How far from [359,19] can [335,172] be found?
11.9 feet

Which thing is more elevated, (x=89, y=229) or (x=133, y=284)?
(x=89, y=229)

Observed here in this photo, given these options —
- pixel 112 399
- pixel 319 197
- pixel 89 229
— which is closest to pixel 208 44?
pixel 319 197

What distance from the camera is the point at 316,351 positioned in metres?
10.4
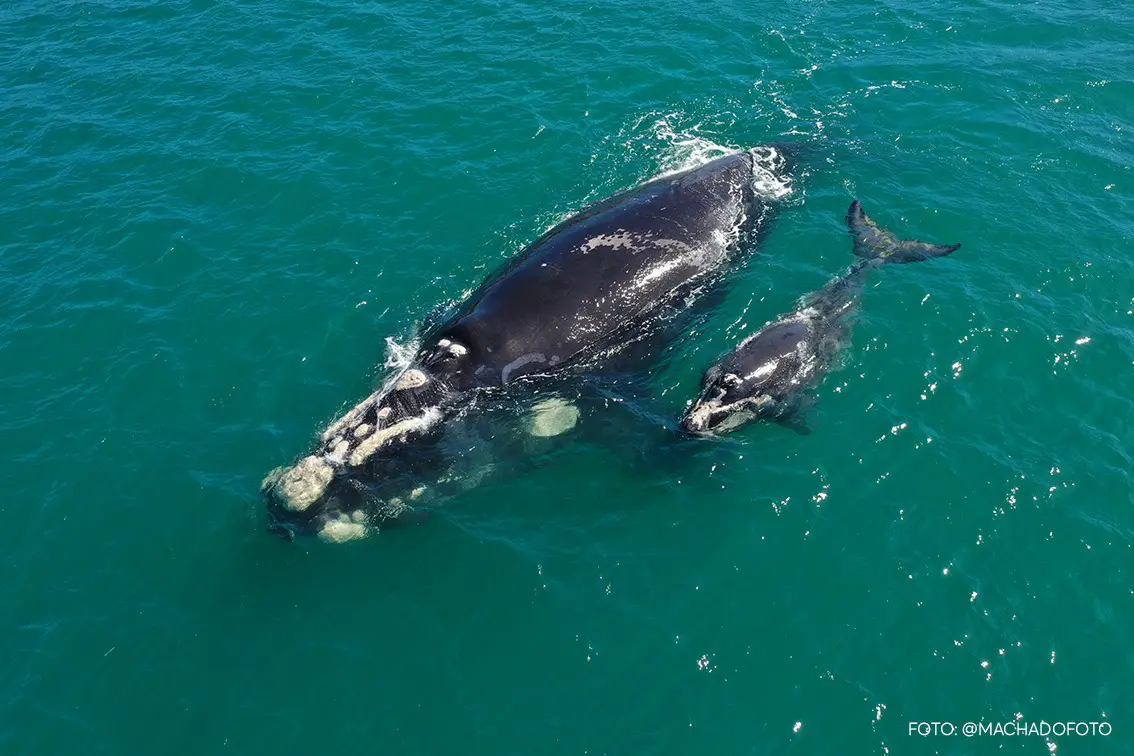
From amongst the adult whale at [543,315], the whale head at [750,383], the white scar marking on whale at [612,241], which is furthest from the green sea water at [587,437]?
the white scar marking on whale at [612,241]

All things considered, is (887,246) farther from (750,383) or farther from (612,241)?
(612,241)

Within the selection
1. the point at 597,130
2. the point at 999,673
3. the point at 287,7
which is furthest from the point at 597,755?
the point at 287,7

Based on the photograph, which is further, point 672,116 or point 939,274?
point 672,116

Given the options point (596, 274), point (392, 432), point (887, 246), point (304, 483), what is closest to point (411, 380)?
point (392, 432)

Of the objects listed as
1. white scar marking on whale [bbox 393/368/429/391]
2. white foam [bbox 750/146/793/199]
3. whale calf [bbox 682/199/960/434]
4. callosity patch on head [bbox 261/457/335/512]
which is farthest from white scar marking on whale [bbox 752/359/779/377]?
callosity patch on head [bbox 261/457/335/512]

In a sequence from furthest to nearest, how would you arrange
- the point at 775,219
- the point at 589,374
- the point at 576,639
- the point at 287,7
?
the point at 287,7, the point at 775,219, the point at 589,374, the point at 576,639

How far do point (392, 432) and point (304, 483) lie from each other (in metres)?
3.01

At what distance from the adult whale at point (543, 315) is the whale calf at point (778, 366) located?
12.1 feet

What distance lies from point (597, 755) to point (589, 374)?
39.7 ft

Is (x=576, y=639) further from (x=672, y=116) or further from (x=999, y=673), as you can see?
(x=672, y=116)

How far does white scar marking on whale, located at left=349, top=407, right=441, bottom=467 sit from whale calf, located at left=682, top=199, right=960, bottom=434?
8325 mm

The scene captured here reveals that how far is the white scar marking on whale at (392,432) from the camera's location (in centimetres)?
2311

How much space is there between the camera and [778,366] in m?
25.4

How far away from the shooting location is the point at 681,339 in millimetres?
27891
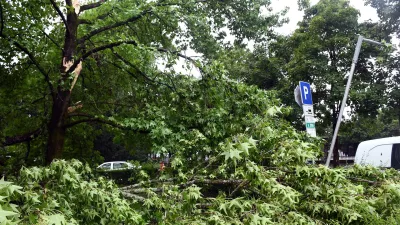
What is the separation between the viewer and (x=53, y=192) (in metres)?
2.42

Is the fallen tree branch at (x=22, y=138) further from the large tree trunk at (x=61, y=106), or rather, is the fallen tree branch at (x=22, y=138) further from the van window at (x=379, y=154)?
the van window at (x=379, y=154)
==*==
__WORK TO BE COMPLETED__: Retype every one of the records above word for word, leaving out the pictures.

__RESPONSE FOR THIS EXERCISE__:
How far from [359,19] can [335,172] be found?
11.9 feet

Which thing is more elevated, (x=89, y=229) or (x=133, y=284)?
(x=89, y=229)

Observed here in this photo, given these options —
- pixel 112 399
- pixel 319 197
- pixel 89 229
— which is closest to pixel 208 44?
pixel 319 197

What distance from the camera is the point at 316,351 positioned in metres?
10.4
From amongst the adult whale at [543,315], the whale head at [750,383], the white scar marking on whale at [612,241], which is furthest from the green sea water at [587,437]?
the white scar marking on whale at [612,241]

All things considered, is (887,246) farther from (750,383) or farther from (612,241)?
(612,241)

Within the selection
1. the point at 597,130
2. the point at 999,673
3. the point at 287,7
which is furthest from the point at 597,755?
the point at 287,7

Based on the photograph, which is further, point 672,116 or point 939,274?
point 672,116

Given the options point (596, 274), point (392, 432), point (887, 246), point (304, 483), what is closest to point (411, 380)?
point (392, 432)

Of the objects listed as
1. white scar marking on whale [bbox 393/368/429/391]
2. white foam [bbox 750/146/793/199]
3. whale calf [bbox 682/199/960/434]
4. callosity patch on head [bbox 261/457/335/512]
which is farthest from white scar marking on whale [bbox 752/359/779/377]?
callosity patch on head [bbox 261/457/335/512]

In a sequence from furthest to nearest, how would you arrange
- the point at 775,219
- the point at 589,374
- the point at 576,639
- the point at 287,7
?
the point at 287,7, the point at 775,219, the point at 589,374, the point at 576,639

How far do point (392, 432) and point (304, 483) lie from each other (in metres)?
3.01

At what distance from the adult whale at point (543, 315) is the whale calf at point (778, 366) located?
12.1 feet

What distance lies from point (597, 755) to point (589, 374)?
39.7 ft

Is (x=576, y=639) further from (x=672, y=116) or further from (x=999, y=673), as you can see?
(x=672, y=116)

How far does white scar marking on whale, located at left=349, top=407, right=441, bottom=467 sit from whale calf, located at left=682, top=199, right=960, bottom=434?
8325 mm

The scene captured here reveals that how far is the white scar marking on whale at (392,432) from the camera's location (in centimetres)?
2311

How much space is there between the camera and [778,366] in m?
25.4

How far away from the shooting location is the point at 681,339 in millimetres?
27891
What is the separation between the viewer and (x=53, y=192) (in metres)?
2.42

Is the fallen tree branch at (x=22, y=138) further from the large tree trunk at (x=61, y=106), or rather, is the fallen tree branch at (x=22, y=138) further from the van window at (x=379, y=154)?
the van window at (x=379, y=154)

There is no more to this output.